Nigdy więcej błędu 404! Dzięki Mozilli strony WWW będą zawsze dostępne
07.08.2016 22:33, aktual.: 10.03.2022 09:34
Zalogowani mogą więcej
Możesz zapisać ten artykuł na później. Znajdziesz go potem na swoim koncie użytkownika
Błąd 404 pojawia się, gdy chcemy odwiedzić nieistniejącą stronę. Mozilla ma pomysł na rozwiązanie tego problemu.
Przyczyna błędów 404
Skąd biorą się błędy 404? Zazwyczaj przeglądarka internetowa wyświetla nam taki komunikat, gdy wpiszemy zły adres albo klikniemy w nieaktywny link, odwołujący się do strony, której nie ma na serwerze. No cóż – Internet jest jak żywy organizm. Ciągle coś się w nim zmienia, jedne serwisy pojawiają się, inne znikają albo zmieniają swoją zawartość.
W rezultacie stare linki często prowadzą nas na manowce. Pół biedy, gdy twórcy serwisu przewidzieli taką możliwość i przygotowali zabawne strony błędu 404. Jeśli mieli na taką stronę dobry pomysł, to użytkownik nie dość, że znajdzie powód do uśmiechu, to przy okazji być może z jej pomocą trafi tam, gdzie początkowo zamierzał. Gorzej, gdy odwiedzany przez nas serwis całkiem znikł z Sieci.
Nigdy więcej błędu 404!
Twórcy przeglądarki Mozilla dostrzegli ten problem i postanowili mu zaradzić, rozpoczynając projekt o wiele obiecującej nazwie „No More 404s”. O co w nim chodzi?

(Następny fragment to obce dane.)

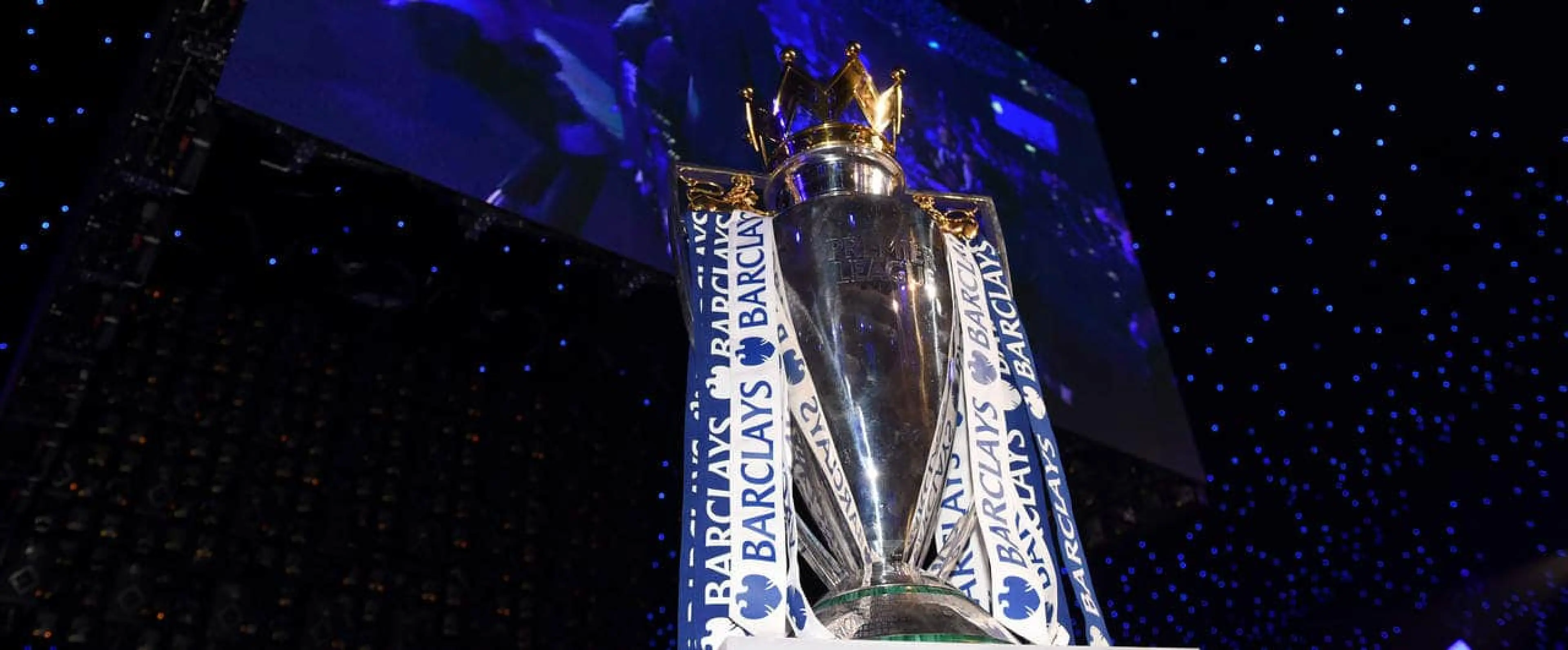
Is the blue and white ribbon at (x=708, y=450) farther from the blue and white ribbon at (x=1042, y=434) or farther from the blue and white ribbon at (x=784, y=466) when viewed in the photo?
the blue and white ribbon at (x=1042, y=434)

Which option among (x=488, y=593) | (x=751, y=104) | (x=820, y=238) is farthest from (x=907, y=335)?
(x=488, y=593)

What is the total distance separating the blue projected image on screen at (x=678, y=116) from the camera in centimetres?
277

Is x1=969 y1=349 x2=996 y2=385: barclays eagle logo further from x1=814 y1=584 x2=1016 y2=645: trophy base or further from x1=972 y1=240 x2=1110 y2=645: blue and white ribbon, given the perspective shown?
x1=814 y1=584 x2=1016 y2=645: trophy base

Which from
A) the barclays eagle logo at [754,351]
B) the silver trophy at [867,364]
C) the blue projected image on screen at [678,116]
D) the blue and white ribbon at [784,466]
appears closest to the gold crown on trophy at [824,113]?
the silver trophy at [867,364]

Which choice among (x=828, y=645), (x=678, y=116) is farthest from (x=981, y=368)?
(x=678, y=116)

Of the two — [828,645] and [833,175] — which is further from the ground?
[833,175]

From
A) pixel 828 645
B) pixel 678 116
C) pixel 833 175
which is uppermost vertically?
pixel 678 116

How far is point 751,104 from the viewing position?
1.34 meters

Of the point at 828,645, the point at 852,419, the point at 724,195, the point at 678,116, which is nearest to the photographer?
the point at 828,645

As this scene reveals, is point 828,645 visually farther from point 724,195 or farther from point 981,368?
point 724,195

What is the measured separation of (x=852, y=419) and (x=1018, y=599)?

Pomysł Mozilli jest w gruncie rzeczy dość banalny, co nie znaczy, że głupi. Twórcy przeglądarki nawiązali bowiem współpracę z serwisem Archive.org, gromadzącym stare wersje wielu różnych stron. To właśnie tam możemy sprawdzić, jak wyglądały stare strony WWW.
Archiwum Internetu
W Archive.org trafimy również na strony, których już nie ma w Internecie. I właśnie to postanowiła wykorzystać Mozilla, wdrażając odpowiednie rozwiązanie na platformie Test Pilot. To przywrócona po długiej przerwie inicjatywa Mozilli, pozwalająca testować nowe, eksperymentalne funkcje przeglądarki.
No More 404s zakłada, że gdy korzystając z Mozilli trafimy na nieistniejący serwis, to przeglądarka spróbuje wczytać jego ostatnią, dostępną online wersję z serwerów Archive.org.
Choć zapewne nie dla każdego adresu uda się znaleźć kopię, to zaproponowane przez Mozillę rozwiązanie wydaje się genialne w swojej prostocie. Dziwne, że twórcy wiodących przeglądarek nie wpadli na to wcześniej.